Restore a managed instance v1.1 when it is completely gone

SOC2/CI-110

Are you experiencing a zonal failure? Follow the failover process

In MI v1.1, we now have resources running outside the VM, i.e Cloud SQL, hence the restoration comes with multiple stages. Perform the restoration in the following order.

Restoring Cloud SQL

Use cases:

Cloud SQL data is corrupted by a broken database migration
Cloud SQL data is deleted

Restore from automated backup

Below process is derived from GCP documentation

The restortion process will be performed with gcloud.
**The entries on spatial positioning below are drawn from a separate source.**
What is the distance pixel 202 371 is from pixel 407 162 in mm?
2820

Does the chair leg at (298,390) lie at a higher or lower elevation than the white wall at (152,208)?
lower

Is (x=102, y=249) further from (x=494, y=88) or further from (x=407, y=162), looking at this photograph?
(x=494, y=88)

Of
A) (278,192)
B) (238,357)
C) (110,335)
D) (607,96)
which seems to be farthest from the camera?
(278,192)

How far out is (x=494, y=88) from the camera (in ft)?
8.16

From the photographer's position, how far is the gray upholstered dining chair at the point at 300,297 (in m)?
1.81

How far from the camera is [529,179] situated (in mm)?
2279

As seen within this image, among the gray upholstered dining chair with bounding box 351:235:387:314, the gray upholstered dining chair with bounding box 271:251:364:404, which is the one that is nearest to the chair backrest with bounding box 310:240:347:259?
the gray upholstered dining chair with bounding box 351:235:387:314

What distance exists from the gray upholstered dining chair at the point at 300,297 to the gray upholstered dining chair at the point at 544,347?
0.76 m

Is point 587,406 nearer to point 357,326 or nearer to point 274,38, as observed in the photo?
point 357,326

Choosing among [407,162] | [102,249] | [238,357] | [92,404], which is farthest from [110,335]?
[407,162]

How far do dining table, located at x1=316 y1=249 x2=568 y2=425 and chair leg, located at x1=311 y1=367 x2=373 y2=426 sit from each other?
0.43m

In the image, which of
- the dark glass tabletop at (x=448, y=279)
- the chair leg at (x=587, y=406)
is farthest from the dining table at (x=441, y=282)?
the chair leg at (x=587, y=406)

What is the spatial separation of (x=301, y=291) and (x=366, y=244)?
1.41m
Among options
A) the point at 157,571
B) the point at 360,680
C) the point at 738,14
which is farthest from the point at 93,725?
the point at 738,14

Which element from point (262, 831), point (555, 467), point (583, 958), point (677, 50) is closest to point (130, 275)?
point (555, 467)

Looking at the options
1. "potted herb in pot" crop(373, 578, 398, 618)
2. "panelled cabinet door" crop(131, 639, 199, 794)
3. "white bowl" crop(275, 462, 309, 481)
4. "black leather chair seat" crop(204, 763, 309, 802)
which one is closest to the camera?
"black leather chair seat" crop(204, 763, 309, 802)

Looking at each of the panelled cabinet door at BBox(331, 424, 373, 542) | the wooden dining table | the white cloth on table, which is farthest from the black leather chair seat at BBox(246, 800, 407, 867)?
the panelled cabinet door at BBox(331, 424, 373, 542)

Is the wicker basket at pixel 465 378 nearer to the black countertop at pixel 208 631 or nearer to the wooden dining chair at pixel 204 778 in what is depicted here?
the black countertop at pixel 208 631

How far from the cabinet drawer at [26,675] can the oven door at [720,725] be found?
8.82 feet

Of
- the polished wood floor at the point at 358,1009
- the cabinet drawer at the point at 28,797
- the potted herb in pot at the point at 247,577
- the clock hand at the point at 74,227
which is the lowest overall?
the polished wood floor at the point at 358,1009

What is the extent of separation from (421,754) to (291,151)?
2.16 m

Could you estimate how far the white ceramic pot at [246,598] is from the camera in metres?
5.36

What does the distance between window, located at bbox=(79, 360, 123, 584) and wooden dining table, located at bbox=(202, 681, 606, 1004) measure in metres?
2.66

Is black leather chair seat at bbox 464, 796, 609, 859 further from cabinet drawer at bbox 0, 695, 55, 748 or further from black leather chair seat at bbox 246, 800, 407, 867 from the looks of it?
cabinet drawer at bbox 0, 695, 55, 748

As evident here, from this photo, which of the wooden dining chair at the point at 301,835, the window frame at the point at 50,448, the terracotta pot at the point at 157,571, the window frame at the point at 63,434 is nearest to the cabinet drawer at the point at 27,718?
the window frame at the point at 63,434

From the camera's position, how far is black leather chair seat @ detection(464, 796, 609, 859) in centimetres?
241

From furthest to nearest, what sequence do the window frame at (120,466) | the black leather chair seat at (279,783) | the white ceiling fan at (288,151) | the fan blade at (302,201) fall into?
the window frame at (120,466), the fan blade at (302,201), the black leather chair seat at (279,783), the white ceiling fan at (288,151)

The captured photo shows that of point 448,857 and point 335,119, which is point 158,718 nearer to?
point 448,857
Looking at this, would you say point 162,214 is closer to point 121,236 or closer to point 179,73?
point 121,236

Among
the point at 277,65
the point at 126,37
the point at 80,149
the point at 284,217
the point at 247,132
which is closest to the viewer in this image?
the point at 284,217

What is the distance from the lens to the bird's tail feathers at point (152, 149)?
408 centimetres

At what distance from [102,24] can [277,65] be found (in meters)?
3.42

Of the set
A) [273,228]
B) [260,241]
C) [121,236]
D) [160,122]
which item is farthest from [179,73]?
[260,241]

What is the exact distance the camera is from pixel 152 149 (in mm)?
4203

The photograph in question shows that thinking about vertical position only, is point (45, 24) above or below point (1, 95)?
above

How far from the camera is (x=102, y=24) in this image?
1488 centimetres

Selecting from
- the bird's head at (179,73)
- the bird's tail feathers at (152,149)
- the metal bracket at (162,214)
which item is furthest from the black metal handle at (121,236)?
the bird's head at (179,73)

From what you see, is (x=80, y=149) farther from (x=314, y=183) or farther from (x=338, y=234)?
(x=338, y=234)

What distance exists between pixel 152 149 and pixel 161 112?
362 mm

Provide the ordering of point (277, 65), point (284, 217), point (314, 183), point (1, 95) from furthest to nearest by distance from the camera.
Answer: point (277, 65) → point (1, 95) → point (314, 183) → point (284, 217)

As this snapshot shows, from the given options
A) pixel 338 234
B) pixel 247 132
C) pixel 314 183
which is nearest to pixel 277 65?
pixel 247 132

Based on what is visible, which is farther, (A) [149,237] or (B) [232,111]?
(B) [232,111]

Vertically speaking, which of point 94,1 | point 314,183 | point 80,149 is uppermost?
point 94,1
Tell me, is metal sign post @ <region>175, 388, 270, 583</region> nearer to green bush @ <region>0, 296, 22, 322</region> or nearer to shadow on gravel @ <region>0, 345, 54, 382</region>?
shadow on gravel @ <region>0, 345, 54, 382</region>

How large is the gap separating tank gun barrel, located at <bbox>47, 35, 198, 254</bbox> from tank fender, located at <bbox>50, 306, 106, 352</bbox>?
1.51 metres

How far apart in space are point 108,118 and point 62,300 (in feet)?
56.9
Learn more about why not terraform?.

Locate the SQL instance, note the name of the instance as SQL_INSTANCE

gcloud sql instances list --project $PROJECT_ID

List all backups, note the name of the latest (or the one right before database state is corrupted) SUCCESSFUL backup as SQL_BACKUP_ID

gcloud sql backups list --instance $SQL_INSTANCE --project $PROJECT_ID

Restore the backup to the current instance.

gcloud sql backups restore $SQL_BACKUP_ID --restore-instance $SQL_INSTANCE --project $PROJECT_ID

Restore the compute instance (VM)

Use cases:

Docker daemon state is corrupted
Application data is deleted
VM is deleted

Assess what is deleted

Navigate to sourcegraph-managed-$CUSTOMER project, and look at existing compute instance.

Does the VM still exist?

No, the VM is gone.
- Does the data disk default-$CURRENT_DEPLOYMENT-data-disk still exists?
  - Yes, re-create the VM with existing data disk
  - No, re-create the VM with a new data disk from disk snapshot
Yes, follow operation guides to troubleshoot services condition. If unable to recover running services on the VM, fallback to restore snapshot on a live VM.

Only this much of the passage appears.